This period witnessed widespread preglacial land elevation across North America, Europe, and Asia, dramatically altering topography with new mountain ranges, changed stream courses, and isolated volcanic activity worldwide. For a brief time, all land on earth was connected except for Australia, enabling the last great worldwide animal migration. North America linked with both South America and Asia, allowing free exchange of animal life, with Asian sloths, armadillos, antelopes, and bears entering North America while North American camels migrated to China.
Life from the preceding period generally continued to evolve and spread, with the cat family dominating animal life while marine life remained relatively static. Five million years ago, the horse evolved to its modern form and spread worldwide from North America, though it later became extinct on its continent of origin. Climate gradually cooled, causing land plants to move southward and eventually stopping animal migrations over northern land bridges. Soon after, the land connection between Africa and South America submerged, isolating the Western Hemisphere as we know it today. This ten-million-year period concluded without the appearance of human ancestors, and is known scientifically as the Pliocene.

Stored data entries
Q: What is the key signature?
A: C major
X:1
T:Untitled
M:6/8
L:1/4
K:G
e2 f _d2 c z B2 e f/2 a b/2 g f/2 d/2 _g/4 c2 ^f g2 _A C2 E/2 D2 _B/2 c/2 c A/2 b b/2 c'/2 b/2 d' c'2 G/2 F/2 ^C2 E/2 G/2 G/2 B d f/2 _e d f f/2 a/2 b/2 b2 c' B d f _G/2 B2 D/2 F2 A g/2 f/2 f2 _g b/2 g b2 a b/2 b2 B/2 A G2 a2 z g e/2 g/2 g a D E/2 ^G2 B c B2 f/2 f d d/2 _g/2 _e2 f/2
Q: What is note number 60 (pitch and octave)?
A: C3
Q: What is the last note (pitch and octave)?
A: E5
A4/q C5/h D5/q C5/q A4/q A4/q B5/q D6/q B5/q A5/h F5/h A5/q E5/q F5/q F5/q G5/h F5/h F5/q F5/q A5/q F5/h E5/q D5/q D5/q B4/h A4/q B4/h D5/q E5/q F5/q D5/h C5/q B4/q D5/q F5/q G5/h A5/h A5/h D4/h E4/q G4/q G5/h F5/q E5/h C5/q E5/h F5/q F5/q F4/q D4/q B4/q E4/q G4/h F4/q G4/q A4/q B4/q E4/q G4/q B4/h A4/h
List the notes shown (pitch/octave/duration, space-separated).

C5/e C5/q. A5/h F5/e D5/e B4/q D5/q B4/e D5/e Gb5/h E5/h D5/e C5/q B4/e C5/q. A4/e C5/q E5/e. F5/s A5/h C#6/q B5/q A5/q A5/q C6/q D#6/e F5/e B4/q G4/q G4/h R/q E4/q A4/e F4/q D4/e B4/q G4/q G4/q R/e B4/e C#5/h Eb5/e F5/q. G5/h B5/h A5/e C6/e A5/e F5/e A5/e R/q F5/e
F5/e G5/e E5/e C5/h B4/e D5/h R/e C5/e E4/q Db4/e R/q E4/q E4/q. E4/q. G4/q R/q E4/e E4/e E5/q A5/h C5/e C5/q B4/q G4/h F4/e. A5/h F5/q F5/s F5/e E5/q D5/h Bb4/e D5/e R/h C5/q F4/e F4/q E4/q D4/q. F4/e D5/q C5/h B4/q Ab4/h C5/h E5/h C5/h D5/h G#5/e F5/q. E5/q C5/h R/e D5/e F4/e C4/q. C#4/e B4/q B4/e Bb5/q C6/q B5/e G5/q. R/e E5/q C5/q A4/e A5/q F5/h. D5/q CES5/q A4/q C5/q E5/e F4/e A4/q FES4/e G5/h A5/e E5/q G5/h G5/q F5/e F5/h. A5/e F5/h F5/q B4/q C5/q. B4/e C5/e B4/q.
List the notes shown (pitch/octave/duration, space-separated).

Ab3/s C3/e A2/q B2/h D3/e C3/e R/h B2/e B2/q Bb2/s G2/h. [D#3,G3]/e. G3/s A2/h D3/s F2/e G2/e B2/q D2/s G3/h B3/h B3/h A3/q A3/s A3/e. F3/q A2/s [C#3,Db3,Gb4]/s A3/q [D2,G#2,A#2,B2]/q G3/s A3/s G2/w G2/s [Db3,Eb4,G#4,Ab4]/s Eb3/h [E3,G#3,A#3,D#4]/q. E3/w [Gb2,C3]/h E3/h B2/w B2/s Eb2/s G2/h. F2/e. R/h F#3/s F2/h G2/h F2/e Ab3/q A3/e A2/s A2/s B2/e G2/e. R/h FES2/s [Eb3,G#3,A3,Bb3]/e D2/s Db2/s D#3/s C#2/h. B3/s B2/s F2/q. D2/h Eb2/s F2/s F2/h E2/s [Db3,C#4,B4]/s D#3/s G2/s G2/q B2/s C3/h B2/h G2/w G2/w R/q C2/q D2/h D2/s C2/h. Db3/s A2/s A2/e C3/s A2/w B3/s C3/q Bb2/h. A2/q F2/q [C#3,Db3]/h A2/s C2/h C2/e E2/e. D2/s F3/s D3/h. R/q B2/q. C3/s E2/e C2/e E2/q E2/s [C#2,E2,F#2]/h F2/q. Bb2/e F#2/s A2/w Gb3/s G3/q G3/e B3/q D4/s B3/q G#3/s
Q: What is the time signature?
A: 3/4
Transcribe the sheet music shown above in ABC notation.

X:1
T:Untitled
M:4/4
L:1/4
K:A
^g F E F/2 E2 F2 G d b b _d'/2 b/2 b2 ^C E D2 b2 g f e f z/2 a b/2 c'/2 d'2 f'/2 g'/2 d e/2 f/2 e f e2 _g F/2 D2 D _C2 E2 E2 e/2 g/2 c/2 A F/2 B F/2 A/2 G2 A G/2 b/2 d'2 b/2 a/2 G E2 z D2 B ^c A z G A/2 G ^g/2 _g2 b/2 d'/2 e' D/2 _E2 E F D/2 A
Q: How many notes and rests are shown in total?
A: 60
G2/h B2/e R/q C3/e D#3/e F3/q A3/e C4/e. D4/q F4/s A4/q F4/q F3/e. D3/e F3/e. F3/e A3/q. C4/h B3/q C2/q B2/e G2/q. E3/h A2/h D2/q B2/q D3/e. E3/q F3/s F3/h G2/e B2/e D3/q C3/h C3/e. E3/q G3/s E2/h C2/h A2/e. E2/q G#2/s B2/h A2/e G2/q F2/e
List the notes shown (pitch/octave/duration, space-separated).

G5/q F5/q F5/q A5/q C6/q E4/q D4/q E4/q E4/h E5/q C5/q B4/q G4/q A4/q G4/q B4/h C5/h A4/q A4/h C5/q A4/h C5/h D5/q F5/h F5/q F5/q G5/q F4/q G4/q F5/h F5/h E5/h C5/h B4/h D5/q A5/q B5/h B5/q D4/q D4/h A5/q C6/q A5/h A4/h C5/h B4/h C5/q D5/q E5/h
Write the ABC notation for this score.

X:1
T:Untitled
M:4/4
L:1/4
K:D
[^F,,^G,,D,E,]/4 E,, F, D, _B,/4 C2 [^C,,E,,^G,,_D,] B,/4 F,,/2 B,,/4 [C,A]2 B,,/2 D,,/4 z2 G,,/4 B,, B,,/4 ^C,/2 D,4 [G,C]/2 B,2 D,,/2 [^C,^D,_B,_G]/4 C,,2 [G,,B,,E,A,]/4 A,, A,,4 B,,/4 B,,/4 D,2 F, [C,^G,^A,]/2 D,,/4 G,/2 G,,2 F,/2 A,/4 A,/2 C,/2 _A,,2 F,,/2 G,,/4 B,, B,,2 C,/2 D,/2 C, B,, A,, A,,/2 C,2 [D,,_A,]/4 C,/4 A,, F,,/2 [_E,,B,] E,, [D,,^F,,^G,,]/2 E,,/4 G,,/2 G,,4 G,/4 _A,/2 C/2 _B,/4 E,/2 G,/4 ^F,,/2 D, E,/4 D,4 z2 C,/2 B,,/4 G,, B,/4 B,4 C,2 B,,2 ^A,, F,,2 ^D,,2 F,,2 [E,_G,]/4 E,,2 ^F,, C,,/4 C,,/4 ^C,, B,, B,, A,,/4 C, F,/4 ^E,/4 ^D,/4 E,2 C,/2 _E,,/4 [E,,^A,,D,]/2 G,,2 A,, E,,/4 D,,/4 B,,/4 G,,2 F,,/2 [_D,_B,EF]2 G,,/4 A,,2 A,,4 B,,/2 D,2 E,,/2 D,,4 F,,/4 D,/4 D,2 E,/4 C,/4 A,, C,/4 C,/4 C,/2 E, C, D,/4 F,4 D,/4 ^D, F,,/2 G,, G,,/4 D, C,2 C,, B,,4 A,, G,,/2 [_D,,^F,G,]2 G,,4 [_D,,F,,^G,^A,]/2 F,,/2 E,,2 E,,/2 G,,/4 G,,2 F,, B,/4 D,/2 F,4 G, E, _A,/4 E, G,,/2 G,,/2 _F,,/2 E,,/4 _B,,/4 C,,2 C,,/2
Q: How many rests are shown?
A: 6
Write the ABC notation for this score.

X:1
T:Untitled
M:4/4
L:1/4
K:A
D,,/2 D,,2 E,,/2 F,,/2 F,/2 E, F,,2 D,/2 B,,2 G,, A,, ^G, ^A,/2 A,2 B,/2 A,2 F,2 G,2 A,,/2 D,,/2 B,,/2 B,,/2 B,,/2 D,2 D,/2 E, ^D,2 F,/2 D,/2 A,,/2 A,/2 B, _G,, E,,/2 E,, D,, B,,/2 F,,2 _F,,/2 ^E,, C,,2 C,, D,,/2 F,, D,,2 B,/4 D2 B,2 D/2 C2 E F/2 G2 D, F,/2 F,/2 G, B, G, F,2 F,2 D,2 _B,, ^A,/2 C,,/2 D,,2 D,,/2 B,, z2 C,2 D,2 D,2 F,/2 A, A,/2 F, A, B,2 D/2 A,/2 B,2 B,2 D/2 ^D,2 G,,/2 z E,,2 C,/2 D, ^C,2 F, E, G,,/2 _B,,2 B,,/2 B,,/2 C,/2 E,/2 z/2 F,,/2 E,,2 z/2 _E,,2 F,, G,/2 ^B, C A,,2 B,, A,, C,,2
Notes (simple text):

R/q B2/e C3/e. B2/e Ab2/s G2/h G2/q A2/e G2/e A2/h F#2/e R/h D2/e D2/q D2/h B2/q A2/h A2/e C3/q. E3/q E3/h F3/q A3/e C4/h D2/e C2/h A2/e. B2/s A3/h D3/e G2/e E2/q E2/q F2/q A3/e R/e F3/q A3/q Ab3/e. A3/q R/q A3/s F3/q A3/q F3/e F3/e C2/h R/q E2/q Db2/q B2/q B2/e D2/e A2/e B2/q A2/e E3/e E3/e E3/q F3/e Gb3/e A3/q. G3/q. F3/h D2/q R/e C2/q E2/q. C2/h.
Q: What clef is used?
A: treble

Aim of the exercise → Please repeat the entire passage on the Pliocene word for word.

Correct answer →
This period witnessed widespread preglacial land elevation across North America, Europe, and Asia, dramatically altering topography with new mountain ranges, changed stream courses, and isolated volcanic activity worldwide. For a brief time, all land on earth was connected except for Australia, enabling the last great worldwide animal migration. North America linked with both South America and Asia, allowing free exchange of animal life, with Asian sloths, armadillos, antelopes, and bears entering North America while North American camels migrated to China.
Life from the preceding period generally continued to evolve and spread, with the cat family dominating animal life while marine life remained relatively static. Five million years ago, the horse evolved to its modern form and spread worldwide from North America, though it later became extinct on its continent of origin. Climate gradually cooled, causing land plants to move southward and eventually stopping animal migrations over northern land bridges. Soon after, the land connection between Africa and South America submerged, isolating the Western Hemisphere as we know it today. This ten-million-year period concluded without the appearance of human ancestors, and is known scientifically as the Pliocene.